Poetry by Andrena Zawinski
Andrena is from Pittsburgh, Pennsylvania, lives in Oakland, California and editor of http://www.poetrymagazine.com
Her website is http://www.poetrymagazine.com/zawinski
"We shape clay into a pot,
but it is the emptiness inside
that holds whatever we want."
Tao Te Ching
1. This
(I am six.

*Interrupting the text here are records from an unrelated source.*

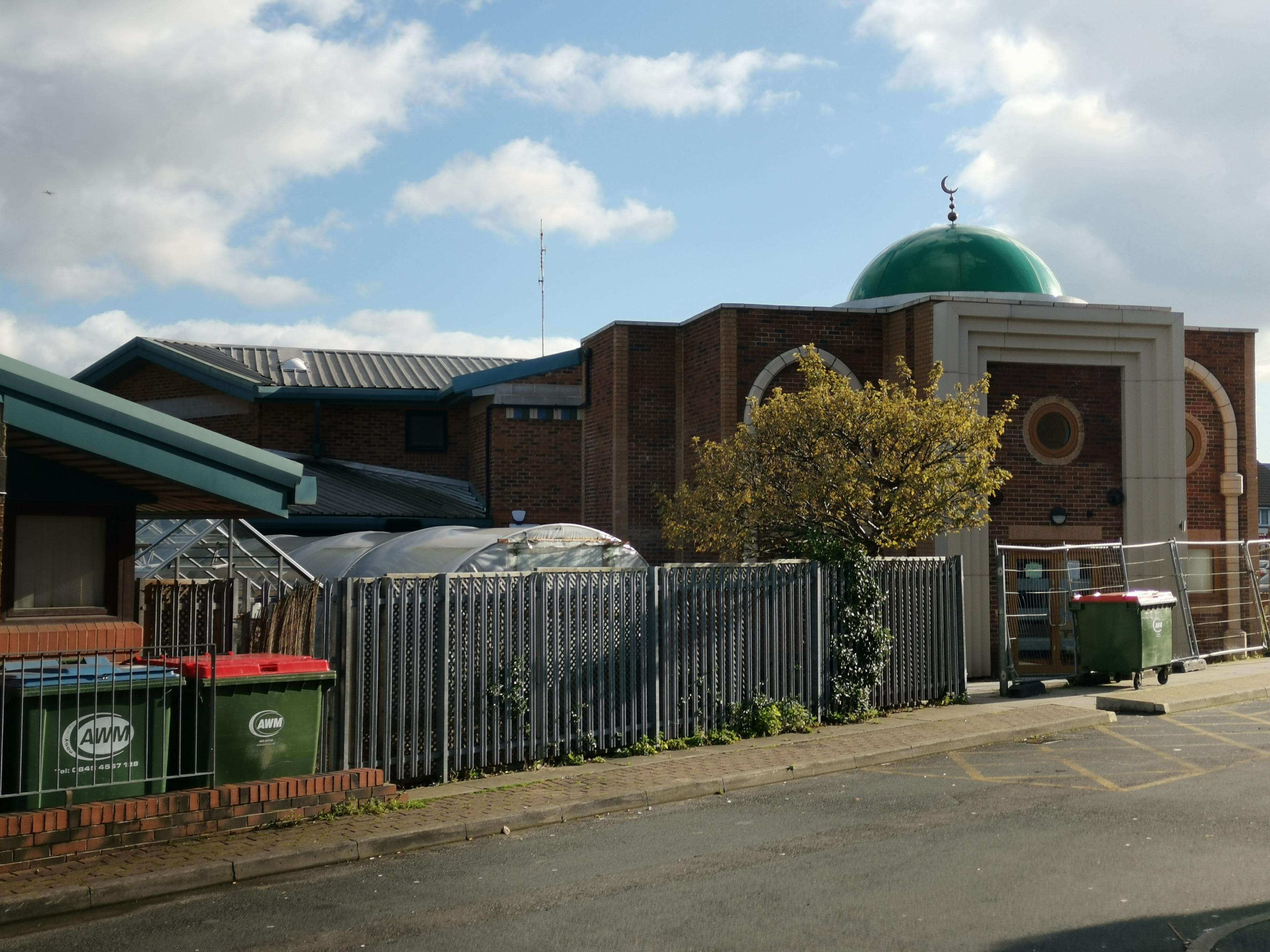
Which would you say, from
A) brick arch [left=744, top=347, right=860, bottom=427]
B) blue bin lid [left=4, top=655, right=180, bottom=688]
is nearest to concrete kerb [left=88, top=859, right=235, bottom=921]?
blue bin lid [left=4, top=655, right=180, bottom=688]

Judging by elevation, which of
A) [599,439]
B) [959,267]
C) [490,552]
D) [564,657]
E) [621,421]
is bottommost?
[564,657]

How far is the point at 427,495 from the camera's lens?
87.0 ft

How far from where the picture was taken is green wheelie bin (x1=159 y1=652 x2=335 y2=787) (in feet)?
29.0

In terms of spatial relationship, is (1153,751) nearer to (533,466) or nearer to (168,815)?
(168,815)

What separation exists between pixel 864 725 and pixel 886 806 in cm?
419

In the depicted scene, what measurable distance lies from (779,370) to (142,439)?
14083 mm

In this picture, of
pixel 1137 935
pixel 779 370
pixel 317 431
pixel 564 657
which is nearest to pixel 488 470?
pixel 317 431

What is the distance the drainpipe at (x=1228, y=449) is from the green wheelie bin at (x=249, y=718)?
61.5 ft

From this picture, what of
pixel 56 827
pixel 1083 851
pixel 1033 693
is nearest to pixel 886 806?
pixel 1083 851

I am twenty-six.)
I am six.
I am a kid
in a cowgirl suit,
strapping on a holster,
riding my city steed
cherry 3-wheeler,
clomps of mud
clogging its chain.
It has come to this:
I can barely remember
my own parents' faces,
but I can still see
mud on those pedals.
Twenty years later
I am on my back
a woman dressed up
as someone's bed,
blood on the sheets.
I am the bed,
I am the ceiling,
I am the walls,
I am the room.
(This has happened:
My face disappeared
beneath the scarlet
throb of a bruise.)
2. She is not
(this body)
This is the world where only guns and drugs sell more than its whores,
rest and recreation for the global economy, its pedophiles reclined
behind a camoflauge of pc screens, eagerly scanning the rental lists
for a vagina for a mouth for an anus
for for for by by
by the hour by the day by
the month for a lifetime from
from the sexual slavery pimp, finger on the trigger of the cocked crack gun,
lolita posed like a CK ad , catalogued as a child bride ready-made to order,
but she is not this body. This body is not a machine to sew jean seams
sweating over stitches in the flickering light bulb dark for a big buck bang.
This body is not the father's bed, not a boot camp for the patriarchy.
This body is not a half-ripe cherry ready for the picker's claw.
This is not a good job for a poor girl.